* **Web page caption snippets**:

________

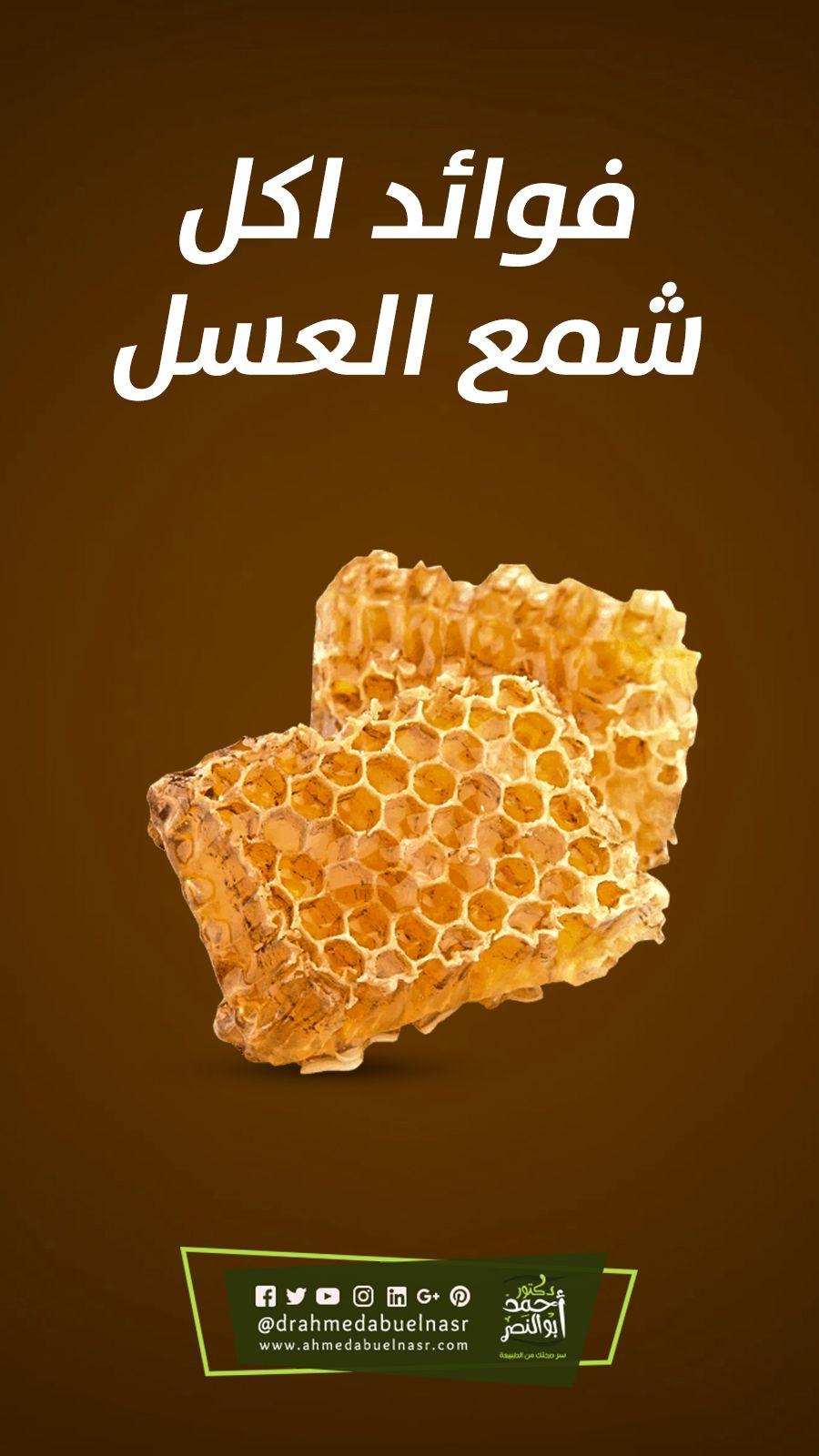 فوائد اكل شمع العسل Lockscreen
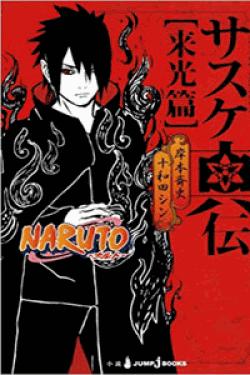 [DVD]「NARUTO-ナルト-疾風伝」サスケ真伝 来光篇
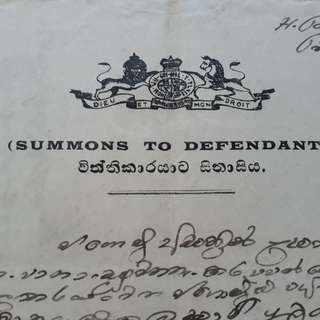 British CEYLON - King GEORGE - SUMMONS TO THE DEFENDANT  in SINHALA - in22
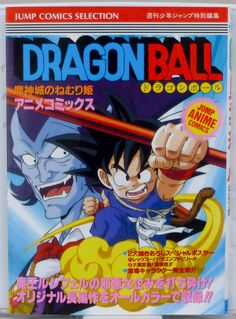 Dragon Ball Z Anime Movie Film Comics Book JAPAN ANIME MANGA 5
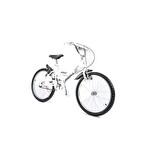 """MASQ 20"""" Bisiklet Beyaz"""
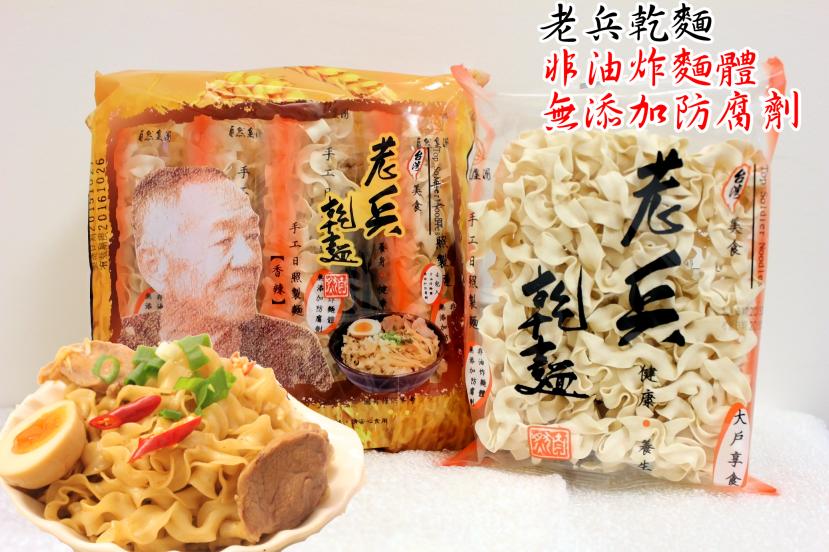 【集翔肉乾肉鬆】老兵乾麵/一袋(四包)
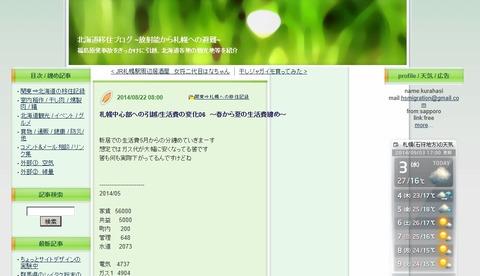 03cecbba s - ライブドアブログのCssを編集してサイト構成を変えてみます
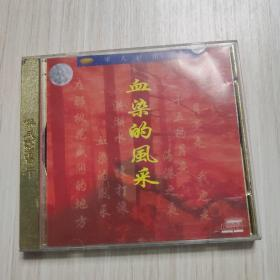 CD:军人抒情歌曲:血染的风采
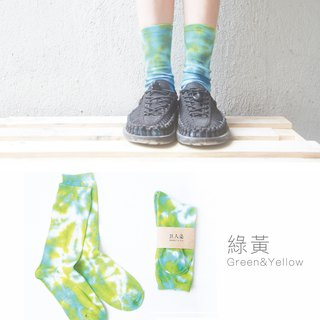 Tie Dye socks (green, yellow)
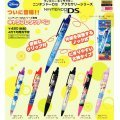 Chara Pure Touch Pen (Stitch R)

________

* **What the task requires**:
From the line with "Tie Dye socks (green, yellow)" to the final line of the records, inclusive, set down the lines exactly and add nothing; leave every picture out.

* **Output of the exercise**:
 Tie Dye socks (green, yellow)
 Chara Pure Touch Pen (Stitch R)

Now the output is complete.